**Quoted text:**
-- start --

This patch adds support for the new bit operations introduced with
arch12.

The patch also renames the one complement pattern to the proper RTL
standard name.

2017-03-24  Andreas Krebbel  <krebbel@linux.vnet.ibm.com>

	* config/s390/s390.c (s390_rtx_costs): Return low costs for the
	canonical form of ~AND to make sure the new instruction will be
	used.
	* config/s390/vector.md ("notand<mode>3", "ior_not<mode>3")
	("notxor<mode>3"): Add new pattern definitions.
	("*not<mode>"): Rename to ...
	("one_cmpl<mode>2"): ... this.

gcc/testsuite/ChangeLog:

2017-03-24  Andreas Krebbel  <krebbel@linux.vnet.ibm.com>

	* gcc.target/s390/vxe/bitops-1.c: New test.
---
 gcc/config/s390/s390.c                       | 15 ++++++++
 gcc/config/s390/vector.md                    | 31 +++++++++++++++--
 gcc/testsuite/ChangeLog                      |  4 +++
 gcc/testsuite/gcc.target/s390/vxe/bitops-1.c | 52 ++++++++++++++++++++++++++++
 4 files changed, 100 insertions(+), 2 deletions(-)
 create mode 100644 gcc/testsuite/gcc.target/s390/vxe/bitops-1.c

diff --git a/gcc/config/s390/s390.c b/gcc/config/s390/s390.c
index c94edcc..416a15e 100644
--- a/gcc/config/s390/s390.c
+++ b/gcc/config/s390/s390.c
@@ -3373,6 +3373,21 @@ s390_rtx_costs (rtx x, machine_mode mode, int outer_code,
 	  *total = COSTS_N_INSNS (2);
 	  return true;
 	}
+
+      /* ~AND on a 128 bit mode.  This can be done using a vector
+	 instruction.  */
+      if (TARGET_VXE
+	  && GET_CODE (XEXP (x, 0)) == NOT
+	  && GET_CODE (XEXP (x, 1)) == NOT
+	  && REG_P (XEXP (XEXP (x, 0), 0))
+	  && REG_P (XEXP (XEXP (x, 1), 0))
+	  && GET_MODE_SIZE (GET_MODE (XEXP (XEXP (x, 0), 0))) == 16
+	  && s390_hard_regno_mode_ok (VR0_REGNUM,
+				      GET_MODE (XEXP (XEXP (x, 0), 0))))

-- end --

**Provided entries:**

-- start --

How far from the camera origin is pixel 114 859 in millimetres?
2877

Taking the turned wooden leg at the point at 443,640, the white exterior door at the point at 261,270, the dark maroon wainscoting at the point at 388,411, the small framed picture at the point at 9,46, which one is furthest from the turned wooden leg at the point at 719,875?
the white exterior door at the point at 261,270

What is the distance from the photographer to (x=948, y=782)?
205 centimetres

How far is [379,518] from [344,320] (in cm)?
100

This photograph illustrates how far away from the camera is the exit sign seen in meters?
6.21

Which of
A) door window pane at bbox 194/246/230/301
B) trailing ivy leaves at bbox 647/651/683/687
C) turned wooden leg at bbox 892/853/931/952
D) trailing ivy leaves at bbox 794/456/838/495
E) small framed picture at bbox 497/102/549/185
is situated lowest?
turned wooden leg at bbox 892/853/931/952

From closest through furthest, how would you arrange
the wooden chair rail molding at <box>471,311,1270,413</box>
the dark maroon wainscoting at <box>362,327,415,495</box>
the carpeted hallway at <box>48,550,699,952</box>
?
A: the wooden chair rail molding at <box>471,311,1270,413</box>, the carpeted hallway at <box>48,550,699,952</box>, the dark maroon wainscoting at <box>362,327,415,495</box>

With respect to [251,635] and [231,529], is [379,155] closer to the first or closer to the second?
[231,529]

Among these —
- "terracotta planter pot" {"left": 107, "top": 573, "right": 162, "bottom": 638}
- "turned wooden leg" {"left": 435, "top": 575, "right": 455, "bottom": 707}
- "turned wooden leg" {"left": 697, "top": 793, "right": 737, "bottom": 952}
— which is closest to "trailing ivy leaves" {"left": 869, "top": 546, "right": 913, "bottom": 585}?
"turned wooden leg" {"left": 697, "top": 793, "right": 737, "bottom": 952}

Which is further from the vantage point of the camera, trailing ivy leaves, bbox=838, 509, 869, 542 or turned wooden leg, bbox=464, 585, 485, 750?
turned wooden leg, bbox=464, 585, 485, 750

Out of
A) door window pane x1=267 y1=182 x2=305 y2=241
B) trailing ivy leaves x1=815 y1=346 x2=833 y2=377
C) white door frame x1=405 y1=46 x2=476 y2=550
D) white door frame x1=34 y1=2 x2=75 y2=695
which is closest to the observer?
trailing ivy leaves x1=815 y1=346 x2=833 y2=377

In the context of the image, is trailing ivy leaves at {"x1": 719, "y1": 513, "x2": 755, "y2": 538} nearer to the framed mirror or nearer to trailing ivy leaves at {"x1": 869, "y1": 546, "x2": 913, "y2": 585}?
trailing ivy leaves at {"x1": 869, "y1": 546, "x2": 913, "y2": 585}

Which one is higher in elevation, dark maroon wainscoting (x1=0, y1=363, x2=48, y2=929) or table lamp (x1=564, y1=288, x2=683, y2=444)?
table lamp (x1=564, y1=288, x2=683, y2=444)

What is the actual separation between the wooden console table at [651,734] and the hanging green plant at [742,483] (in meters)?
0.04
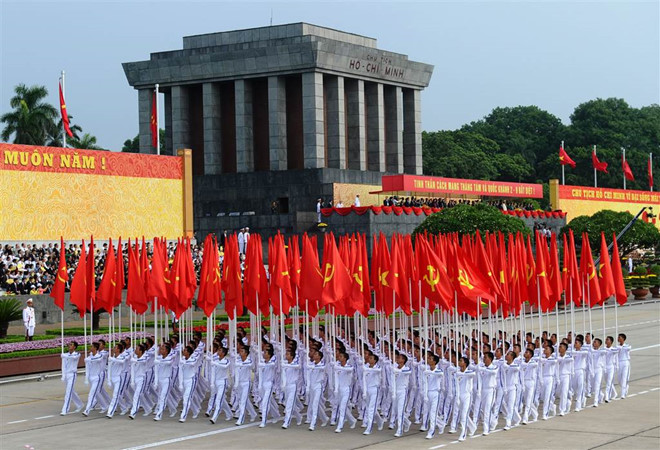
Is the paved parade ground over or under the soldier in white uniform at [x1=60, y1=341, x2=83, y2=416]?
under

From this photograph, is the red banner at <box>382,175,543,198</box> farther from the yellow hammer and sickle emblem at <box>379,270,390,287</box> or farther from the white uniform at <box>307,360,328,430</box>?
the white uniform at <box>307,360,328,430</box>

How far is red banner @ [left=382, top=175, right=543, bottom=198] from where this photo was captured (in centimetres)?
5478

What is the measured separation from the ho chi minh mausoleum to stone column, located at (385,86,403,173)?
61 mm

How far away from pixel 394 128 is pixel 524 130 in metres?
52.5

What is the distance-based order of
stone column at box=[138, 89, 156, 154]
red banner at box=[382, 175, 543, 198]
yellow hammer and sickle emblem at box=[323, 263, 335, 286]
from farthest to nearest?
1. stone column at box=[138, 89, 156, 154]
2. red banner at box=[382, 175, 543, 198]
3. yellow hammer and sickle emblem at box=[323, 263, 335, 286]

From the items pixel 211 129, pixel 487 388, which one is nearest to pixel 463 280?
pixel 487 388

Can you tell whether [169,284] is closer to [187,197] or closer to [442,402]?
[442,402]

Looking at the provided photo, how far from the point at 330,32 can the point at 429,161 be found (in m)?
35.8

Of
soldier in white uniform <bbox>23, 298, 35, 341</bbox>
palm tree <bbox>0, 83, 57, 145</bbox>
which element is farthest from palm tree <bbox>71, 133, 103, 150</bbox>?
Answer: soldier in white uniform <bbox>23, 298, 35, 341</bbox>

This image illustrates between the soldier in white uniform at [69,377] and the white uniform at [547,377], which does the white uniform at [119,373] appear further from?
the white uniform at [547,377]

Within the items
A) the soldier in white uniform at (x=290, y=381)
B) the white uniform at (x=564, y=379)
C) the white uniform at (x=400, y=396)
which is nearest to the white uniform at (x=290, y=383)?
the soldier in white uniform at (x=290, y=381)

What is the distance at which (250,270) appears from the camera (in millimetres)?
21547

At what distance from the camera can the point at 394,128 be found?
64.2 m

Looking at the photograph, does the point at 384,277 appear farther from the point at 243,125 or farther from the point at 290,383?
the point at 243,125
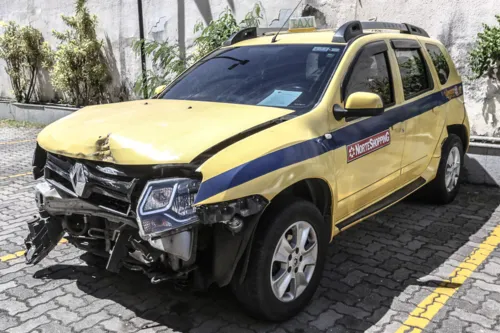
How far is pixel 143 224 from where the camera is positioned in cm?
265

-- end --
-- start --

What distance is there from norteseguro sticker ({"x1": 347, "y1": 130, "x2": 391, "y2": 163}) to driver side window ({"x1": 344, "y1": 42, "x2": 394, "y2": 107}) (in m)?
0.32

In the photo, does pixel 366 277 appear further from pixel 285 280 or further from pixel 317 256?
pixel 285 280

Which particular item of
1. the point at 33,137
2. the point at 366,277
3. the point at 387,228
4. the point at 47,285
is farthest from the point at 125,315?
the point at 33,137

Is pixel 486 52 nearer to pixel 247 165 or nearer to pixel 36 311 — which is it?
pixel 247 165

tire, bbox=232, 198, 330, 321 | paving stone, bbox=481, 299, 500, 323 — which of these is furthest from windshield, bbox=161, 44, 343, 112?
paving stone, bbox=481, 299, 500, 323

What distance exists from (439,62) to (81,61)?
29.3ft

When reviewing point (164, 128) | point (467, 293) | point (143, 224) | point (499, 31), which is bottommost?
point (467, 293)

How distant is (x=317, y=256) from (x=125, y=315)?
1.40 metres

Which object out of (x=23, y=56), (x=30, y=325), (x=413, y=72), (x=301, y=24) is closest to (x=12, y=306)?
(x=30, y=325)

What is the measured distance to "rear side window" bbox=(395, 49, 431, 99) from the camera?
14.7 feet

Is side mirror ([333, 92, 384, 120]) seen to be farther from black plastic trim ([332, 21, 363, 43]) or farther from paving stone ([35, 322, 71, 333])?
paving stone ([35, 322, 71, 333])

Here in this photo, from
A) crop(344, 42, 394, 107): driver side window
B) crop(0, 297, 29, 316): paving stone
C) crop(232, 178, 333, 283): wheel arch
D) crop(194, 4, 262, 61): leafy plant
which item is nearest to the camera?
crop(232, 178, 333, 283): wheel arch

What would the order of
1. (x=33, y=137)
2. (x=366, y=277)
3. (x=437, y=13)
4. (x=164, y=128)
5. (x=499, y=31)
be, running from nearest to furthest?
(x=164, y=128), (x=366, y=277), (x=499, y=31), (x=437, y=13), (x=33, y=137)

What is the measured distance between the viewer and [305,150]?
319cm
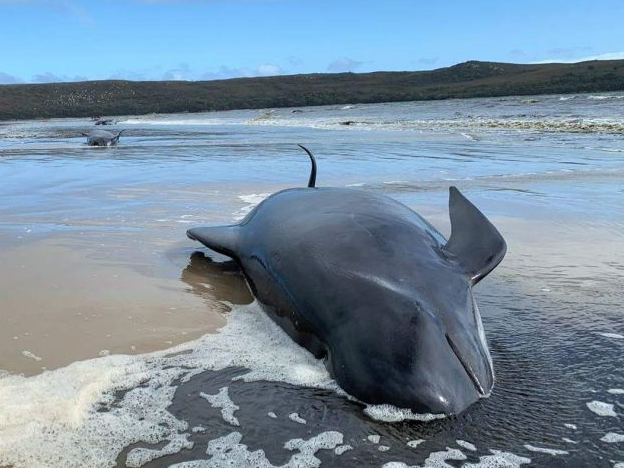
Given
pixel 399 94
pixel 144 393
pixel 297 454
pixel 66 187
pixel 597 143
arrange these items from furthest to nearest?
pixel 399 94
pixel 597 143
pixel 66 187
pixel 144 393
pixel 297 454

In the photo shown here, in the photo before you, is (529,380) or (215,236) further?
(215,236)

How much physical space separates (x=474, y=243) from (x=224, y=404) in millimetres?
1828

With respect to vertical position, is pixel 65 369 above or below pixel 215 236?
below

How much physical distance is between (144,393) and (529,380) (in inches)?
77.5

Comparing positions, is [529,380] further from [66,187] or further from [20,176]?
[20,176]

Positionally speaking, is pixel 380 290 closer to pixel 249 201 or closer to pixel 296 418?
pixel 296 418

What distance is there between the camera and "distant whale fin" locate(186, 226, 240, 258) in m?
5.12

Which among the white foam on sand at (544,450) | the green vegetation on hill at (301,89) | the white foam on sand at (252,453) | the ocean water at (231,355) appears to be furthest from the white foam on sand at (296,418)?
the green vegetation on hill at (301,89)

-- end --

**Problems to work on:**
(1) Reproduce the patch between "The patch also" and "new pattern definitions.", inclusive, switching "pattern" to "template".
(2) Return, word for word, the records between the lines holding "How far from the camera" and "205 centimetres", inclusive.
The patch and the records have no connection to each other.

**The solutions:**
(1)
The patch also renames the one complement template to the proper RTL
standard name.

2017-03-24  Andreas Krebbel  <krebbel@linux.vnet.ibm.com>

	* config/s390/s390.c (s390_rtx_costs): Return low costs for the
	canonical form of ~AND to make sure the new instruction will be
	used.
	* config/s390/vector.md ("notand<mode>3", "ior_not<mode>3")
	("notxor<mode>3"): Add new template definitions.

(2)
How far from the camera origin is pixel 114 859 in millimetres?
2877

Taking the turned wooden leg at the point at 443,640, the white exterior door at the point at 261,270, the dark maroon wainscoting at the point at 388,411, the small framed picture at the point at 9,46, which one is furthest from the turned wooden leg at the point at 719,875?
the white exterior door at the point at 261,270

What is the distance from the photographer to (x=948, y=782)?
205 centimetres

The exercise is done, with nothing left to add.